TASK GOAL -
Answer from the text below on the document-retrieval program:
(a) What is the default depth?
(b) From what part of a URL are the stored file names derived?
(c) What happens to restricted pages of a web site when no authentication credentials are available?

TEXT -
───

This program will retrieve a document and store it in a local file. It will follow any links found in the document and store these documents as well, patching links so that they refer to these local copies. This process continues until there are no more unvisited links or the process is stopped by the one or more of the limits which can be controlled by the command line arguments.

This program is useful if you want to make a local copy of a collection of documents or want to do web reading off-line.

All documents are stored as plain files in the current directory. The file names chosen are derived from the last component of URL paths.

The options are:

--auth=USER:PASn
Set the authentication credentials to user ``USER'' and password ``PASS'' if any restricted parts of the web site are hit. If there are restricted parts of the web site and authentication credentials are not available, those pages will not be downloaded.
--depth=n
Limit the recursive level. Embedded images are always loaded, even if they fall outside the --depth. This means that one can use --depth=0 in order to fetch a single document together with all inline graphics.

The default depth is 5.

--hier
Download files into a hierarchy that mimics the web site structure. The default is to put all files in the current directory.

───

RAW DATA -
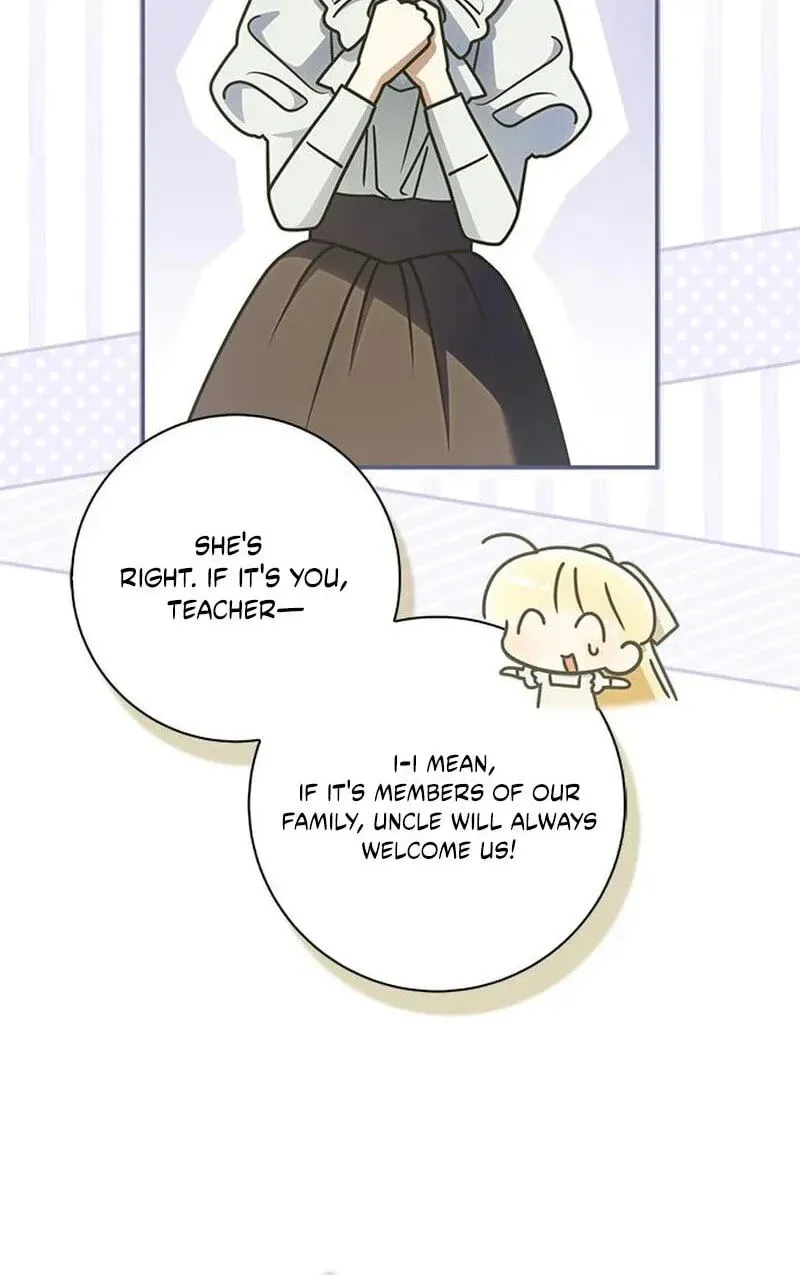 Miss Pendleton Chapter 56 page 74 -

───

ANSWER FOR THE TASK -
(a) The default depth is 5.
(b) They are derived from the last component of URL paths.
(c) Those pages will not be downloaded.